▸ List of tasks:
- 1) Rewrite the Port Hudson report from "Doc. 27.-Major-General Banks's" up to and including "December sixteenth, 1862.", replacing "Gulf" with "South".
- 2) According to the Port Hudson report, how many men did Brigadier-General Cuvier Grover have when he was ordered to take possession of Baton Rouge?

▸ Supplied text:

################

Doc. 27.-Major-General Banks's Official reports.
Port Hudson campaign.
To the Secretary of War:
sir: The military objects contemplated by the orders which I received upon assuming command of the Department of the Gulf, dated November eighth, 1862, were, the freedom of the Mississippi, an expedition to Jackson and Marion after the fall of Vicksburg and Port Hudson, and the occupation of the Red River country as a protection for Louisiana and Arkansas, and a basis of future operations against Texas.
I assumed command of the department December sixteenth, 1862.
The eighteenth of December, Brigadier-General Cuvier Grover, with ten thousand (10,000) men, was ordered to take possession of Baton Rouge, then held by the enemy.
This was the first step toward the reduction of Port Hudson.
The Island of Galveston, Texas, had been captured in October, and was then occupied or held by the navy.
Information had been received, previous to my arrival at New Orleans, of a contemplated attack for the recovery of that position by the enemy.

################

▸ Stored items from a collection:
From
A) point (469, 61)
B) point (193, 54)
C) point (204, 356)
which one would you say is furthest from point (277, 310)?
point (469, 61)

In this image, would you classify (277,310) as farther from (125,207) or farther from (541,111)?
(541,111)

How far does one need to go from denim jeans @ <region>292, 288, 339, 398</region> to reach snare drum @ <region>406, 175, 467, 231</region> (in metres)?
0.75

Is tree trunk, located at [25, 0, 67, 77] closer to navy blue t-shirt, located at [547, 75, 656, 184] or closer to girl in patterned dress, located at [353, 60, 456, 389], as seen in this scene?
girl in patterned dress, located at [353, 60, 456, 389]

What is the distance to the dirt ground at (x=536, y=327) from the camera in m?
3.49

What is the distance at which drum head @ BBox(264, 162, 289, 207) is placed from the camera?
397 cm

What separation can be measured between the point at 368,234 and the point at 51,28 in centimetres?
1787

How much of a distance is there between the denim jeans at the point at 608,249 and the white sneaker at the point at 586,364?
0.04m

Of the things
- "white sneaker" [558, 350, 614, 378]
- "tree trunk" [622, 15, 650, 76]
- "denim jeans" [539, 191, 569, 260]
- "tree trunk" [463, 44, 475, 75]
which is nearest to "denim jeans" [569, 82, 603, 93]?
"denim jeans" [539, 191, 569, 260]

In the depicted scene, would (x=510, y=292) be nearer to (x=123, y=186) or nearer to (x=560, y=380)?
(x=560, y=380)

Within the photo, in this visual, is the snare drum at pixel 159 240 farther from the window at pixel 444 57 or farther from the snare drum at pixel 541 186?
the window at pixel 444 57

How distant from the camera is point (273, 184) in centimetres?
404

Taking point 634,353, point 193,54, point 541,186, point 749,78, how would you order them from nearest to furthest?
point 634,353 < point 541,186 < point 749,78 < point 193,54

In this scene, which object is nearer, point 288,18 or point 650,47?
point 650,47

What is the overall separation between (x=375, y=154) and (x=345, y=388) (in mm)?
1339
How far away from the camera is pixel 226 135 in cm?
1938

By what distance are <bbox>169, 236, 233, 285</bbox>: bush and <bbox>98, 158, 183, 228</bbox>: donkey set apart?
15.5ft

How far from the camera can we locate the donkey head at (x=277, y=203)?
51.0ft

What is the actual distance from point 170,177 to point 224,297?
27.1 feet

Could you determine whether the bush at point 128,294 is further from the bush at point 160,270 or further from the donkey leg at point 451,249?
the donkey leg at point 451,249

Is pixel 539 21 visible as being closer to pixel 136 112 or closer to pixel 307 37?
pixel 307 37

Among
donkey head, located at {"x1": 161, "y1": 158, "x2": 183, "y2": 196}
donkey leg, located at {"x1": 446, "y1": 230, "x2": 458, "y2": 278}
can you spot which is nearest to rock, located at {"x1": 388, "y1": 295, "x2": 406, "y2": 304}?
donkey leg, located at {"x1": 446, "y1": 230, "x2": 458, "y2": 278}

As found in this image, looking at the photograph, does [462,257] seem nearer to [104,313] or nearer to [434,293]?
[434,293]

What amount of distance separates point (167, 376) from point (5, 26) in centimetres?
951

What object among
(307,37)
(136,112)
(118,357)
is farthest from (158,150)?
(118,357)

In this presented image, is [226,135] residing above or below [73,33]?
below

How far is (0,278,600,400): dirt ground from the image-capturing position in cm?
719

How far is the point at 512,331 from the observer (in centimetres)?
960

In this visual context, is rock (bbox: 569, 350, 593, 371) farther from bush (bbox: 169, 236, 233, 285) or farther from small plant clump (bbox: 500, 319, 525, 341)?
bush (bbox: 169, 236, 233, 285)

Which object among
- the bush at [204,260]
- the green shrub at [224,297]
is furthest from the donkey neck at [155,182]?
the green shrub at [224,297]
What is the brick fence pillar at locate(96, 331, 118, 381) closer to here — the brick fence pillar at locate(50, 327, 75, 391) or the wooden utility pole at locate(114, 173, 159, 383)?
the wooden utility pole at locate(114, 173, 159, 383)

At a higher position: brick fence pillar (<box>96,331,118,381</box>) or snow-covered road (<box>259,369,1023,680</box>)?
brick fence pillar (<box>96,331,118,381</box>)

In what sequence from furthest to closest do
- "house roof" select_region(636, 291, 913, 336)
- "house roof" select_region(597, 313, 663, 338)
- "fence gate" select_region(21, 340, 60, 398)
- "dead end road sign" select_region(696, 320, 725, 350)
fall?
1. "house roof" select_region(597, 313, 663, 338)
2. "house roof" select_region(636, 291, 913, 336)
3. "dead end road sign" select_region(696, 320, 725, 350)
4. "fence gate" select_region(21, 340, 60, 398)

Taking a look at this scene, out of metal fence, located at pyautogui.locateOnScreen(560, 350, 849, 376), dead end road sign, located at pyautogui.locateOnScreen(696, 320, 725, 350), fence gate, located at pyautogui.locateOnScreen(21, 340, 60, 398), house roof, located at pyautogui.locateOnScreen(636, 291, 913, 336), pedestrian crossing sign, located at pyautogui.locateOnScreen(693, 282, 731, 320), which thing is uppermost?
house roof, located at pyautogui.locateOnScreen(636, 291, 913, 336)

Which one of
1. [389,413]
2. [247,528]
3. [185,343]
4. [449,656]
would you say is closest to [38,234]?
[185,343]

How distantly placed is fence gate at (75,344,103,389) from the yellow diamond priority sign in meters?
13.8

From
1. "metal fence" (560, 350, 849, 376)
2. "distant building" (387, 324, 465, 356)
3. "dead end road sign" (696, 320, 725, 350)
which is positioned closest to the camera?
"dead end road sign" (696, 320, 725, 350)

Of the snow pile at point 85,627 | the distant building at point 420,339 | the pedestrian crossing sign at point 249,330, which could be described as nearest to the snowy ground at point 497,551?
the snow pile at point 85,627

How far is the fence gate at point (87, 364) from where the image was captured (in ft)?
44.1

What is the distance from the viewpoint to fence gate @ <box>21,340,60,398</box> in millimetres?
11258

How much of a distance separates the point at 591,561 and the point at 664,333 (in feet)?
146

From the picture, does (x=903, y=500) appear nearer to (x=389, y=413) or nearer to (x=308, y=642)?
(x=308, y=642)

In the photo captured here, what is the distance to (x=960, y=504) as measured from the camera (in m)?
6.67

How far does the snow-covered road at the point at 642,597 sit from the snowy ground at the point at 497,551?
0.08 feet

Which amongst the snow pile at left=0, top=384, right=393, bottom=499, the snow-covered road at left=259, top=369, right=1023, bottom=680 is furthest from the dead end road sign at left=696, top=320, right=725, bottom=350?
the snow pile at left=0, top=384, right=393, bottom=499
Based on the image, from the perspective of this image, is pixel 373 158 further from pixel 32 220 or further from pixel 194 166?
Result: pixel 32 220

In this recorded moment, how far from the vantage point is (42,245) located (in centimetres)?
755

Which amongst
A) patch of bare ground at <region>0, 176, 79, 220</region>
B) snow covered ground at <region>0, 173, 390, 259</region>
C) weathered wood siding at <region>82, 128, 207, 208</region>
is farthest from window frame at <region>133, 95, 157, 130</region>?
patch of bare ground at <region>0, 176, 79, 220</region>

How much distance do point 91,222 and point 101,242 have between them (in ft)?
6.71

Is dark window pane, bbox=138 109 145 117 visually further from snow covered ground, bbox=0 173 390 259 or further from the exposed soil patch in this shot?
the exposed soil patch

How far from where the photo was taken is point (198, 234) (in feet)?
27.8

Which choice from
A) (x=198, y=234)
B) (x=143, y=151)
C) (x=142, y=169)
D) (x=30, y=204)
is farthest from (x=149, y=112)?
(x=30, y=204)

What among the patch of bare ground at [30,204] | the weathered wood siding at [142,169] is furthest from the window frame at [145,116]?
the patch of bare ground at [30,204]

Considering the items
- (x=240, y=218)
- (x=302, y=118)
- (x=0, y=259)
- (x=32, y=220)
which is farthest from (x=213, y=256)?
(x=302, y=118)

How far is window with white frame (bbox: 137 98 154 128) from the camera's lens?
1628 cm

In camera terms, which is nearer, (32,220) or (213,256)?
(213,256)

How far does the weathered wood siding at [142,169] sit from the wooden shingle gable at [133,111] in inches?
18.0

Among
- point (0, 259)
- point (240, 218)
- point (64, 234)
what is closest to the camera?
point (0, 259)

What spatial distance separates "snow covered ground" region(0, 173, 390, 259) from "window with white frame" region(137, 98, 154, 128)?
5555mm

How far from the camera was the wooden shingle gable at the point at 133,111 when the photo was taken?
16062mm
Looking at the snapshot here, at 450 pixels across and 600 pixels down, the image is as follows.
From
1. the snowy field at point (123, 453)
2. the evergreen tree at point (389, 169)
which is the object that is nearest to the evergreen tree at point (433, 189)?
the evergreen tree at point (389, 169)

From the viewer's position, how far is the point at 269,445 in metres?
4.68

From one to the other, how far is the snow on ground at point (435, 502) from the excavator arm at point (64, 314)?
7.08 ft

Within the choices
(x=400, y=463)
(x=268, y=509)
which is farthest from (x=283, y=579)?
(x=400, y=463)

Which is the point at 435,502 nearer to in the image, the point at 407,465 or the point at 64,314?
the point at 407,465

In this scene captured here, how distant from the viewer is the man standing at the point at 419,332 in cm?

################

▸ In response:
- 1)
Doc. 27.-Major-General Banks's Official reports.
Port Hudson campaign.
To the Secretary of War:
sir: The military objects contemplated by the orders which I received upon assuming command of the Department of the South, dated November eighth, 1862, were, the freedom of the Mississippi, an expedition to Jackson and Marion after the fall of Vicksburg and Port Hudson, and the occupation of the Red River country as a protection for Louisiana and Arkansas, and a basis of future operations against Texas.
I assumed command of the department December sixteenth, 1862.

- 2) Ten thousand (10,000) men.